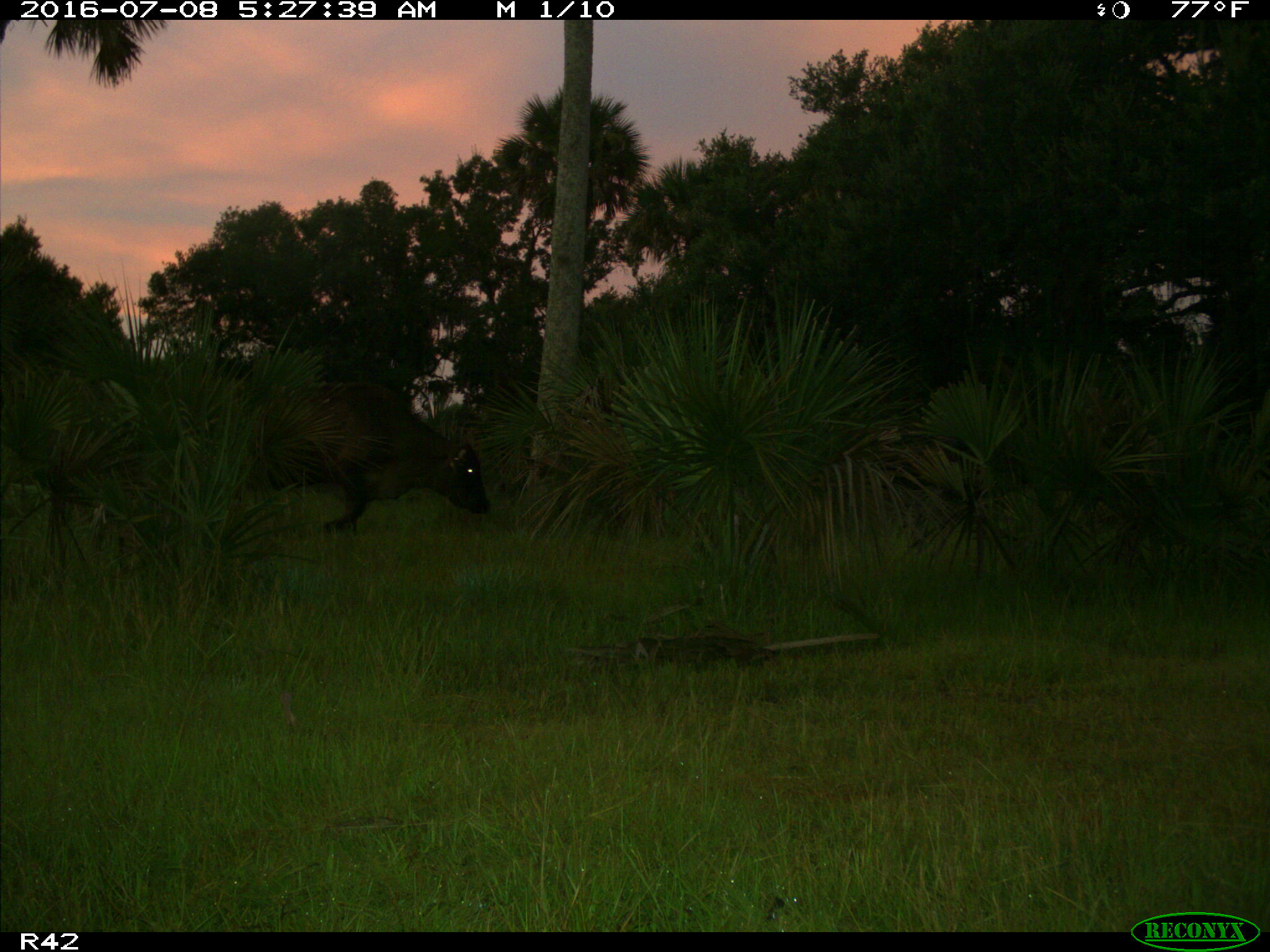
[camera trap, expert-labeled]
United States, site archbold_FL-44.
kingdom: Animalia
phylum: Chordata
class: Mammalia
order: Artiodactyla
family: Bovidae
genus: Bos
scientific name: Bos taurus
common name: domestic cow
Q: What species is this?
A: Bos taurus (domestic cow).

:: WORK INSTRUCTION ::
From the line containing "kingdom: Animalia" through the final line of the listing above, retype every line exactly; leave out everything else.

:: SOLUTION FOR THIS TASK ::
kingdom: Animalia
phylum: Chordata
class: Mammalia
order: Artiodactyla
family: Bovidae
genus: Bos
scientific name: Bos taurus
common name: domestic cow
Q: What species is this?
A: Bos taurus (domestic cow).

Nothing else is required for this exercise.